- TEKS BACAAN:
'''

Sudah lebih dari setengah tahun kantor bantuan hukum Universitas Muhammadiyah Malang sepi. Tak ada orang yang duduk menunggu dilayani. Tak lagi terdengar dering telepon dan detak lembut keyboard komputer. Hampir tak ada kegiatan sama sekali. Padahal, sebelumnya, Laboratorium Konsultasi dan Pelayanan Hukum (LKPH), demikian nama lembaga bantuan hukum universitas itu, selalu sibuk. Banyak warga Malang, terutama mereka yang tidak mampu, datang ke sana meminta bantuan hukum. LKPH-lah harapan mereka karena di kantor ini bantuan hukum bisa mereka dapatkan gratis. "Untuk sementara kegiatan LKPH vakum. Kami tak bisa memberikan pelayanan hukum lagi ke masyarakat," kata Tongat, salah seorang pendiri lembaga itu.

'''

- BARIS DATA:
'''

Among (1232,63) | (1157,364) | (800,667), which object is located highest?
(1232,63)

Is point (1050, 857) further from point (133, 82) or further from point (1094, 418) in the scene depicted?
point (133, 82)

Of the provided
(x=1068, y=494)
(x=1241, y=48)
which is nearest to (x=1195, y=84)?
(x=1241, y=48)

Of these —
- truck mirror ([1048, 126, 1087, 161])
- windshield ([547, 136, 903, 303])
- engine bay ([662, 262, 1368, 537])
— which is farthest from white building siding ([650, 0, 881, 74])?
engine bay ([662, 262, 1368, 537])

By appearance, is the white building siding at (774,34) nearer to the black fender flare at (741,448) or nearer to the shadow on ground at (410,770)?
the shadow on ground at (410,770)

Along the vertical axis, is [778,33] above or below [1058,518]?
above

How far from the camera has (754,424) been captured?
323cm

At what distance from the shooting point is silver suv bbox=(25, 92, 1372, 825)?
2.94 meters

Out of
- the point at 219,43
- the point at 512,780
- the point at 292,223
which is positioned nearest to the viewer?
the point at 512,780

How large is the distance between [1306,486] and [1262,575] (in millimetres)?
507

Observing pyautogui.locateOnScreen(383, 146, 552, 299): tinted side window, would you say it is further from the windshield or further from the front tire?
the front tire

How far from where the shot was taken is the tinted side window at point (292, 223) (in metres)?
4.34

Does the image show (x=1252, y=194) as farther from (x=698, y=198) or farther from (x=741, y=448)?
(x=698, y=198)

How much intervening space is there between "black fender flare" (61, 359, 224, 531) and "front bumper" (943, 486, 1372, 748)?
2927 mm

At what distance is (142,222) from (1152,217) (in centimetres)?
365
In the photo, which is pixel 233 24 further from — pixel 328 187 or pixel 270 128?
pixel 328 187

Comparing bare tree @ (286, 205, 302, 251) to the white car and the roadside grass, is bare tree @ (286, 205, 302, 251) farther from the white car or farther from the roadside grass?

'''

Tuliskan kembali tanpa perubahan bagian teks bacaan di atas mulai dari "Sudah lebih dari" sampai dengan "pendiri lembaga itu.".

Sudah lebih dari setengah tahun kantor bantuan hukum Universitas Muhammadiyah Malang sepi. Tak ada orang yang duduk menunggu dilayani. Tak lagi terdengar dering telepon dan detak lembut keyboard komputer. Hampir tak ada kegiatan sama sekali. Padahal, sebelumnya, Laboratorium Konsultasi dan Pelayanan Hukum (LKPH), demikian nama lembaga bantuan hukum universitas itu, selalu sibuk. Banyak warga Malang, terutama mereka yang tidak mampu, datang ke sana meminta bantuan hukum. LKPH-lah harapan mereka karena di kantor ini bantuan hukum bisa mereka dapatkan gratis. "Untuk sementara kegiatan LKPH vakum. Kami tak bisa memberikan pelayanan hukum lagi ke masyarakat," kata Tongat, salah seorang pendiri lembaga itu.